Task statement: Copy out the stretch of items from the line containing "Between the point at 163,68" through the end of the items, with every line exactly as it stands.

==== Data extract ====

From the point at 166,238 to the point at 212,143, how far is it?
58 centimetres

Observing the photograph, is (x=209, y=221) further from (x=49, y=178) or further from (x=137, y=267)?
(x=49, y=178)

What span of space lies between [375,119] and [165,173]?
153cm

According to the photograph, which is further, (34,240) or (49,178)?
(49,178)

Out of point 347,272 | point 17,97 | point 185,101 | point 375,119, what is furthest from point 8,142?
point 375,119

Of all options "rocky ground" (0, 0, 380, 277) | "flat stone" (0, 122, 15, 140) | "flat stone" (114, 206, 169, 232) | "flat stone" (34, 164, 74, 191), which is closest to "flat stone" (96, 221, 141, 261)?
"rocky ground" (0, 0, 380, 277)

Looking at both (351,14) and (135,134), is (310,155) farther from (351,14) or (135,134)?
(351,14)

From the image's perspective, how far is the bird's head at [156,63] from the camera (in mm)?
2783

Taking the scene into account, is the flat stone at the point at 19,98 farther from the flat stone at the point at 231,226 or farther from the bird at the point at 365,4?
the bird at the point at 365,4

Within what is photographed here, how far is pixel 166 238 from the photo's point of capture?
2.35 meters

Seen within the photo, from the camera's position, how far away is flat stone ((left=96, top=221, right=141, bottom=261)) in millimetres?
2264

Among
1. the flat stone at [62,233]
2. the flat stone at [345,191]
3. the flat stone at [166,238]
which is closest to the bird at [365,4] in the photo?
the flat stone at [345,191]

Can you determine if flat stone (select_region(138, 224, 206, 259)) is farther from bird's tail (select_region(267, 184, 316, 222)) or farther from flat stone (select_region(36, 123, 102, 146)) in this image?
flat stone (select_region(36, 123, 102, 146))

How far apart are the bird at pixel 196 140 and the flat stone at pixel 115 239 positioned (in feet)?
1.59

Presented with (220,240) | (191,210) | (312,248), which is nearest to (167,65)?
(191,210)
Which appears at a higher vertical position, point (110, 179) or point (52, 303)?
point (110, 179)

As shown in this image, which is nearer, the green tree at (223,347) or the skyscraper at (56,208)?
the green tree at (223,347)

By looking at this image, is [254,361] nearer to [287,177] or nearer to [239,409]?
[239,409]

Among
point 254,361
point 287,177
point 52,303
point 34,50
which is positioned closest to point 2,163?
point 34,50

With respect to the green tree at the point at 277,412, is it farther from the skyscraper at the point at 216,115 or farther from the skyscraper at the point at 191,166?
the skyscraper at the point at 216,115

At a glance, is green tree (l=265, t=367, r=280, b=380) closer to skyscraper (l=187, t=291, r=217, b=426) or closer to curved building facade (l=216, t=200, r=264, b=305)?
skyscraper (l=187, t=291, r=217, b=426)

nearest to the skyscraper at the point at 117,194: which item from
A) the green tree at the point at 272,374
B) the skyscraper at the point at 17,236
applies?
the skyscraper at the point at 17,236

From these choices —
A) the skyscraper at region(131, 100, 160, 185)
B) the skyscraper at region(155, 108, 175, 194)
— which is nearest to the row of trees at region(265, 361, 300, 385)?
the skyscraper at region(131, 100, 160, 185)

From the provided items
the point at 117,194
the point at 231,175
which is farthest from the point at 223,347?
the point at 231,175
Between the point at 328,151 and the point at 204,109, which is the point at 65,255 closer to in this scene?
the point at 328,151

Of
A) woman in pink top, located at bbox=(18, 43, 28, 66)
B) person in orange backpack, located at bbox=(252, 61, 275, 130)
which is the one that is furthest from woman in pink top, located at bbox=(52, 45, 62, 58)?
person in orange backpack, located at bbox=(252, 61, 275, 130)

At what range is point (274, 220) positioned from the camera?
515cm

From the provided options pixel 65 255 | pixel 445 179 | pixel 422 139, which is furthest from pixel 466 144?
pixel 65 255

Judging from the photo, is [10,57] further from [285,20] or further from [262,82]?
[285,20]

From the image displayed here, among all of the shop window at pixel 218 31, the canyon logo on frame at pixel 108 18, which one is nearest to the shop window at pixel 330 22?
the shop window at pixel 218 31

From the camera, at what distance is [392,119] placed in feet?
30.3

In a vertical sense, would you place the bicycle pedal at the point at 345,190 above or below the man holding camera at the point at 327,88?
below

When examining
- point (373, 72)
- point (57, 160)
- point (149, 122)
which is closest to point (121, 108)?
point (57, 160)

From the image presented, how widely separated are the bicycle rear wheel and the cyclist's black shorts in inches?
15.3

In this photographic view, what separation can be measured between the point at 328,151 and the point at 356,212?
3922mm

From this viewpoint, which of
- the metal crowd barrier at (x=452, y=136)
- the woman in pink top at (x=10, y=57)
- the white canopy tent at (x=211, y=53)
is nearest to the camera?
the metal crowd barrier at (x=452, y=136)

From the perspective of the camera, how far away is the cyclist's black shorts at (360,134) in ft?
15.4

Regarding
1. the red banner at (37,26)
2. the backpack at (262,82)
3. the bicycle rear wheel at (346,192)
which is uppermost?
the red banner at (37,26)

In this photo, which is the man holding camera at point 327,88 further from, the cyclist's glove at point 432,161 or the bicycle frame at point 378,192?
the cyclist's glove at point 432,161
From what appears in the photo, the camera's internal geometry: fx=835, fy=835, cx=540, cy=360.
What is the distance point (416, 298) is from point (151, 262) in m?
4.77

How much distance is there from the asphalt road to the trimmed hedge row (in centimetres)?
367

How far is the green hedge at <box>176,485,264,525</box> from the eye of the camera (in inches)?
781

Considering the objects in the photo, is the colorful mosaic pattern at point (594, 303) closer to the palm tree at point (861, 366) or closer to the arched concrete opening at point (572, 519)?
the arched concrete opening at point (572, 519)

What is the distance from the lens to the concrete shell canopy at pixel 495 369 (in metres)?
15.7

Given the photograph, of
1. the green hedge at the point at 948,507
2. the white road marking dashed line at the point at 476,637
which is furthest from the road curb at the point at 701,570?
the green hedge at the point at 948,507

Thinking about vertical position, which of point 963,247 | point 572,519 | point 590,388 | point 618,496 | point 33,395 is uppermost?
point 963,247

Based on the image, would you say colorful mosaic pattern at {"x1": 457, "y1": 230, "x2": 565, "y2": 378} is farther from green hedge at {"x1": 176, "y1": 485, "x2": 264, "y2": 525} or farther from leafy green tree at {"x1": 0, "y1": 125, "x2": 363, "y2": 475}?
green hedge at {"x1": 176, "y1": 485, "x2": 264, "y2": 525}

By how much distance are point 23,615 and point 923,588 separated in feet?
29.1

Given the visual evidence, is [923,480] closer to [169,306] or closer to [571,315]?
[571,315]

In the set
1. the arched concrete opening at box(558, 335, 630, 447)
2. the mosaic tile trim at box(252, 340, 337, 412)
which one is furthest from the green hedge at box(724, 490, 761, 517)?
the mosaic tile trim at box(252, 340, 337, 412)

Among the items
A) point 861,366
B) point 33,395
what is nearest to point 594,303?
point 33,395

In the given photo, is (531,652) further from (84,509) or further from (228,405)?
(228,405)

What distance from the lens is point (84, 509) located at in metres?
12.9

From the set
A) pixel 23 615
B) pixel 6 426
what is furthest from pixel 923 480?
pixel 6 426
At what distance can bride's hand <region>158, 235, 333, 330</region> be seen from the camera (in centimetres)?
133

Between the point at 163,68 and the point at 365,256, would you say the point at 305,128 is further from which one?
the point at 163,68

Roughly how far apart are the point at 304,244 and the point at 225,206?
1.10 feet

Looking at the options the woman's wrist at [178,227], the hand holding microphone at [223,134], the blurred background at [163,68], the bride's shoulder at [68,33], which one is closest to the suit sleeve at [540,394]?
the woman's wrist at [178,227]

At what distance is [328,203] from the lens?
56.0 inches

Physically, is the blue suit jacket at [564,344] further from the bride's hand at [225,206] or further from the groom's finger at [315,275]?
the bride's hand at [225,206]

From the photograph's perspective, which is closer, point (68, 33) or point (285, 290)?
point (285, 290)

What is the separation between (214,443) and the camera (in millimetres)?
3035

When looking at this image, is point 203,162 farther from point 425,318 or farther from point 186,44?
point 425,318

====

Solved exercise:
Between the point at 163,68 and the point at 365,256, would you say the point at 305,128 is further from which one?
the point at 163,68

Roughly how far apart are the point at 304,244 and the point at 225,206?
1.10 feet

Looking at the options the woman's wrist at [178,227], the hand holding microphone at [223,134], the blurred background at [163,68], the bride's shoulder at [68,33], which one is closest to the suit sleeve at [540,394]?
the woman's wrist at [178,227]

At what distance is [328,203] from the lens?
56.0 inches

Physically, is the blue suit jacket at [564,344] further from the bride's hand at [225,206] or further from the groom's finger at [315,275]?
the bride's hand at [225,206]

From the photograph's perspective, which is closer, point (68, 33) or point (285, 290)?
point (285, 290)

What is the separation between (214,443) and the camera (in millimetres)?
3035

When looking at this image, is point 203,162 farther from point 425,318 or farther from point 186,44?
point 425,318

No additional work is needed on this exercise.